Virtual reality and biofeedback training has already been used in stroke rehabilitation, and previous studies supported that such technology could be effective. The mechanism we want to use even is multi-sensory feedback and repeated practices that could facilitate motor learning and brain neuroplasticity. Compared to conventional rehabilitation Virtual reality and biofeedback training could increase subject’s motivation and satisfaction. Due to simple characteristics as easy to use by patients and their caregiver, the relative low costs, compared with other medical devices, wearable devices and virtual reality should represent a promising option to ensure a prolonged home rehabilitation. This is the case of virtual reality system employing infrared capture to translate the position of the hand into game play. [9] Virtual reality gives us the possibility to perform treatments even at home with adequate cognitive involvement, and to adapt the scenario of the exercise to the specific neuropsychological deficit (see executive functions, alert, and neglect). [2,3,4,5,6,7,8,9,10] Wearable based technologies allow to assess the quality of motor performance during in home rehabilitation exercises so that appropriate feedback can be generated for patients and physiotherapist to promote high-quality exercise. [11] During home rehabilitation a user-centered design is mandatory. This process should analyze usability concerns, user characteristics, environment, tasks and workload. [12] In add safety concern in particular during trunk, balance and leg training should be better explored with solutions that be adaptable according to patient’s ability and the relative variability of skills. In fact, all neurological patients are at high risk of falls and a home training might increase this risk.

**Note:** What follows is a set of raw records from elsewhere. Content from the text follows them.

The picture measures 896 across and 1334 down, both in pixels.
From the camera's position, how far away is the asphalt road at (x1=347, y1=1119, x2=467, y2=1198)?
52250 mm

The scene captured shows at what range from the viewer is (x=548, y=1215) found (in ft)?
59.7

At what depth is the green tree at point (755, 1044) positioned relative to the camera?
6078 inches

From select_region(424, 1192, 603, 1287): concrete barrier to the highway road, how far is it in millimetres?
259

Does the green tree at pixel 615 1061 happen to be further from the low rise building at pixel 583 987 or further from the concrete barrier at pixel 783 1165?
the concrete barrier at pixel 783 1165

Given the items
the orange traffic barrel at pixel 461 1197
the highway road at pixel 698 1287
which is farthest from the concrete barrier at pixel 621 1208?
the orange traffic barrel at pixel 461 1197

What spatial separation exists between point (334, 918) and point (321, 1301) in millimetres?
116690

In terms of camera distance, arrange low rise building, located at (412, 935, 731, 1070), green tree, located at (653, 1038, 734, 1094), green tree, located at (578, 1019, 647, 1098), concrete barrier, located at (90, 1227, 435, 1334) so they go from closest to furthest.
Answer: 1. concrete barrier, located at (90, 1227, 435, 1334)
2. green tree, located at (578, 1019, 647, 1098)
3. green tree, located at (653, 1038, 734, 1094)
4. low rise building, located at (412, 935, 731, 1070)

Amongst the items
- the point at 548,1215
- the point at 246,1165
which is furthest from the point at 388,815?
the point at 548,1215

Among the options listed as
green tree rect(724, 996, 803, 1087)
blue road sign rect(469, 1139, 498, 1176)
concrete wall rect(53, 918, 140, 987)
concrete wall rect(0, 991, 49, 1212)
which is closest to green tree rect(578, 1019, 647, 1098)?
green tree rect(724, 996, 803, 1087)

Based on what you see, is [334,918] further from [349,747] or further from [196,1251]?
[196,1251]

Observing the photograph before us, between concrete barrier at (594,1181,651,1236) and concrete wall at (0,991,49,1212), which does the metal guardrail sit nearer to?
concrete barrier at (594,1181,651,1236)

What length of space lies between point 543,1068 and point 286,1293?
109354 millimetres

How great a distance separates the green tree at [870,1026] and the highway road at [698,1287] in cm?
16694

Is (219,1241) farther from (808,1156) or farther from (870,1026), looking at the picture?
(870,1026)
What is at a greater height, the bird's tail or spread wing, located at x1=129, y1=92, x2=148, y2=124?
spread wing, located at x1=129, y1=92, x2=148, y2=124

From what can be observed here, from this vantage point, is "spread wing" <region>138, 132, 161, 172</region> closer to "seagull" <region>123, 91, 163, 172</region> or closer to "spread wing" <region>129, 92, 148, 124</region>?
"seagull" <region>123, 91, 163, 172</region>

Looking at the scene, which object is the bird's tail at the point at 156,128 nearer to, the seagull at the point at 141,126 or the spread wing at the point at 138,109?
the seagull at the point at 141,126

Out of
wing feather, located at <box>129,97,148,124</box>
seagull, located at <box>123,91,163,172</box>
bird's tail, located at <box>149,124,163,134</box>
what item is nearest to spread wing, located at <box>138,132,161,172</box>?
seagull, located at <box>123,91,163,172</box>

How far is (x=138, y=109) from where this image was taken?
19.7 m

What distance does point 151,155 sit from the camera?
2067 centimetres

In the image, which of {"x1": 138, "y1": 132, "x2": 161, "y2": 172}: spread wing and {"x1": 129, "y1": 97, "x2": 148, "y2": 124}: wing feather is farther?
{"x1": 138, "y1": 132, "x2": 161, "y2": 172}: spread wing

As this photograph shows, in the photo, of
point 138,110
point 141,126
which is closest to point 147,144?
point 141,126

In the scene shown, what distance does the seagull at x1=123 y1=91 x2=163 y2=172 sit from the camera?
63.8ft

In add a rigorous remote control of the quality and of the amount of therapy is needed if wearable and virtual reality based technologies would help patients and clinicians regarding home rehabilitation. Finally, it is important a daily monitoring of some neuropsychological aspects of the trained subjects (i.e. mood, motivation, participation, frustration), during rehabilitation provided through new technologies. [13]

5 Conclusion

The assessment of the impact of rehabilitation interventions on the daily life of individuals is essential for developing protocols that maximize the impact of rehabilitation on the quality of life of individuals. Wearable technology has the potential to overcome limitations of existing methodologies to assess the impact of rehabilitation interventions on the real life of individuals. Easy to use and non-invasive sensors can provide clinicians with quantitative measures of subjects’ status in the home and community settings thus facilitating making clinical decisions concerning the adequacy of ongoing interventions and possibly allowing prompt modification of the rehabilitation strategy if needed.